— Begin Dataset rows —

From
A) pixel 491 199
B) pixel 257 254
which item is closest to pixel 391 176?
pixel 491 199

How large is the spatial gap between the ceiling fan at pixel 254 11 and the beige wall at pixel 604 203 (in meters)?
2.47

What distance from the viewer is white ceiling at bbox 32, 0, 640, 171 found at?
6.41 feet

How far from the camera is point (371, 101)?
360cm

— End Dataset rows —

▶ Task description
Rescale the records above by writing out every line again, requests included. Multiply each number in the answers (the pixel coordinates and the distances) by 1.75, and round the result, halves up, to as many decimal places as the original number had.

▶ Reply to the exercise
From
A) pixel 491 199
B) pixel 257 254
which item is closest to pixel 391 176?
pixel 859 348

How large is the spatial gap between the ceiling fan at pixel 254 11 and the beige wall at pixel 604 203 (in meters)?
4.32

What distance from the viewer is white ceiling at bbox 32, 0, 640, 171 found at?
11.22 feet

How far from the camera is point (371, 101)?
630cm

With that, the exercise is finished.